Rehabilitation and Public Protection concerns
Anxieties over public protection and increases in re-offending have so far yet to be allayed or offered a foundation of truth; mainly due to the little time that the CRC’s have been in charge of low to medium risk offenders and community service. However, the criticisms highlighted during this initial inspection are sure to provide a blow to the ‘pay by results’ ideology favoured by the current government. By focusing upon the management and timescales of community service provision, the report missed the point of community service as a rehabilitative tool. As have the offender managers themselves it appears. The offenders interviewed by the inspectorate talked positively about how community service could assist them to live better lives, yet the offender managers themselves were found to have missed the opportunity of using community service to promote desistance.

What next?
The HMI Probation report works to highlight some of the early issues with the management of CRC’s with regards to community service. However, the report also highlights the lack of knowledge of how the everyday experience of offender’s supervision with community service impacts the individual’s life and desistance journey. This report demonstrates that this lack of understanding has not only an academic impact, but a ‘real life’ impact for the way in which offender supervision is ‘done’ and the way in which community punishment is experienced. This knowledge gap is beginning to be acknowledged by academics and social researchers, including myself, who are now refocusing upon the experience of the probation client rather than the probation officer or wider institutional management.
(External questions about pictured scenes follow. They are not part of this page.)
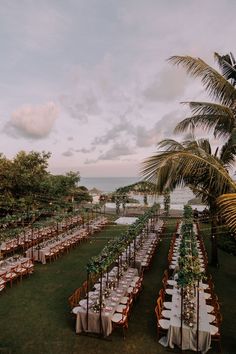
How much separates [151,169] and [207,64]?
3984mm

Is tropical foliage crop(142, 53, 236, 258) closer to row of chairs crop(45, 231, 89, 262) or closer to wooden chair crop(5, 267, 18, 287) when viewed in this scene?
wooden chair crop(5, 267, 18, 287)

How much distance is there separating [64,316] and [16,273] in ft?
13.3

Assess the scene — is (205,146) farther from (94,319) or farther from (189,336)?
(94,319)

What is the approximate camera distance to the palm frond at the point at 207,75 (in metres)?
7.17

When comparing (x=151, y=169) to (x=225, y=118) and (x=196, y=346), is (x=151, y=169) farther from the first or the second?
(x=196, y=346)

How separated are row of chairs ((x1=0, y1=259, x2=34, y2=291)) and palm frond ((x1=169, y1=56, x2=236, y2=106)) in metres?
10.9

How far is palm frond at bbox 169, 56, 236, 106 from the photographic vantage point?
7168 mm

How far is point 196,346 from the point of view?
292 inches

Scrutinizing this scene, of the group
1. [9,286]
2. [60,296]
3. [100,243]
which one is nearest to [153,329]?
[60,296]

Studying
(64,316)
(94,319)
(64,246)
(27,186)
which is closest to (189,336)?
(94,319)

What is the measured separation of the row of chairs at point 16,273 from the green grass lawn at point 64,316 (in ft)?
1.15

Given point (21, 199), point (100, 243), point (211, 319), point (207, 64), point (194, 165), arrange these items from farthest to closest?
point (21, 199), point (100, 243), point (211, 319), point (207, 64), point (194, 165)

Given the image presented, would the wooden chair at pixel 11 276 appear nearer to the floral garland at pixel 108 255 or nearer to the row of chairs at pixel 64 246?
the row of chairs at pixel 64 246

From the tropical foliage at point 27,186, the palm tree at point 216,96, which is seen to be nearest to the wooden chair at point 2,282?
the tropical foliage at point 27,186
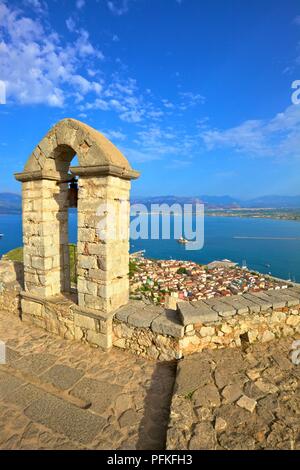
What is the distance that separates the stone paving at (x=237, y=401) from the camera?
207 centimetres

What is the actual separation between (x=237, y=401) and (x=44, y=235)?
11.9 ft

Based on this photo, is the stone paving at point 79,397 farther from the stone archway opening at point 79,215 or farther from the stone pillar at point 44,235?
the stone pillar at point 44,235

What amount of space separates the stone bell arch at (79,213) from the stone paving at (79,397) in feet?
2.52

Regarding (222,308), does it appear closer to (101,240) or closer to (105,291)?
(105,291)

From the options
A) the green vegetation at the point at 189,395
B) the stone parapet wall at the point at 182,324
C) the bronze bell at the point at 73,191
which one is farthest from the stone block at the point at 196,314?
the bronze bell at the point at 73,191

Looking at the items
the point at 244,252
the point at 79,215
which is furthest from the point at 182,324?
the point at 244,252

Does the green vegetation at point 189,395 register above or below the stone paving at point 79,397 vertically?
above

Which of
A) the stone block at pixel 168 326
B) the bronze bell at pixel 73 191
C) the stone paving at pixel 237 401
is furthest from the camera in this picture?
the bronze bell at pixel 73 191

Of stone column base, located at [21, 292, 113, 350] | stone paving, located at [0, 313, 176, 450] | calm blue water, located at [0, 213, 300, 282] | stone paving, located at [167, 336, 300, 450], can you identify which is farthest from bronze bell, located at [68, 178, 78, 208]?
calm blue water, located at [0, 213, 300, 282]

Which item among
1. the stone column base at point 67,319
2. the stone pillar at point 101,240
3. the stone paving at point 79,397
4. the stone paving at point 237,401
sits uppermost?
the stone pillar at point 101,240

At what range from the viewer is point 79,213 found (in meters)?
3.66

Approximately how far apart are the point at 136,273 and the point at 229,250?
42.7 m

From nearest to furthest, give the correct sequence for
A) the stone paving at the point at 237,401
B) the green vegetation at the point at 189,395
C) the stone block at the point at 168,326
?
the stone paving at the point at 237,401 < the green vegetation at the point at 189,395 < the stone block at the point at 168,326

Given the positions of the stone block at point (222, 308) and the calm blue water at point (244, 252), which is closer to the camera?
the stone block at point (222, 308)
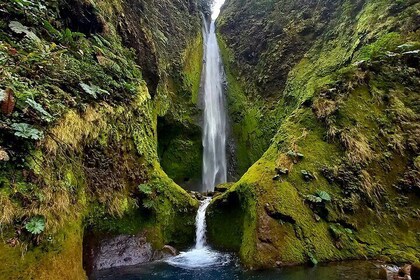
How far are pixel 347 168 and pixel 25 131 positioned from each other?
7879 millimetres

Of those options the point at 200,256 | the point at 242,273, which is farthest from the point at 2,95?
the point at 200,256

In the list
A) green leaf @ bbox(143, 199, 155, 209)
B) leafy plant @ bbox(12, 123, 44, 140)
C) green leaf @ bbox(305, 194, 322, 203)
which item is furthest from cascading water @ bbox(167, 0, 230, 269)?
leafy plant @ bbox(12, 123, 44, 140)

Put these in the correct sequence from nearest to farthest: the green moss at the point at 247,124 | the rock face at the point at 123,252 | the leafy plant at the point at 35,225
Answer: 1. the leafy plant at the point at 35,225
2. the rock face at the point at 123,252
3. the green moss at the point at 247,124

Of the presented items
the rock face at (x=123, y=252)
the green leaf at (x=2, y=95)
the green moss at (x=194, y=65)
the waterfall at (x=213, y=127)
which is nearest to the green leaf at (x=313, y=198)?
the rock face at (x=123, y=252)

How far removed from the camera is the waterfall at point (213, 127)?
16.1 m

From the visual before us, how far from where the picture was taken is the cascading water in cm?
775

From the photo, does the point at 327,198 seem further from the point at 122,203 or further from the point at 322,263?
the point at 122,203

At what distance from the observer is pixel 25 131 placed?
192 inches

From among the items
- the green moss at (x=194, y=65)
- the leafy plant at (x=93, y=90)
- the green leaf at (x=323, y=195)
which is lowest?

The challenging facing researchers now is the development of robust qualitative methodology, that gives the probation client a strong voice.

Summary of the key recommendations from the report by HMI Probation (2016):

Reduce the number of cases not initially allocated to the appropriate supervising organisation.
Ensure that all allocation decisions are made swiftly.
Ensure that all inductions are delivered in a timely fashion and in a way that enables a positive start to the order.
Increase the proportion of offenders that have their first work session within 14 days of sentence.
Require a significantly higher proportion of eligible offenders to undertake unpaid work at an intensive rate of 28 hours per week.
Review the arrangements for muster points to ensure that offenders are able to sign in for work efficiently.
Ensure that middle managers and staff are aware of the contracts and service delivery commitments that have been entered into and the organisational demands these place on them.
Redouble their efforts to minimise the frequency that offenders are turned away from work when they have reported on time.
Review the rules and procures concerning the ‘signing in’ of offenders and the operational effects of the ‘cut off’ point.
Investigate the reasons for the discrepancy between the numbers of offenders scheduled to attend at each muster point and the numbers that actually attend, and put in place an action plan to minimise this discrepancy.
Review the roles, responsibilities and contracts of supervisors to ensure that they are being used to deliver the required number of hours of face-to-face supervision in all cases.
Ensure that that they create a sentence plan that accurately describes the objectives of unpaid work which match the circumstances of the offender .
Treat failures to attend unpaid work as instructed in a similar way to other requirements, promptly decide on the acceptability of any absences and record the evidence to justify the decision.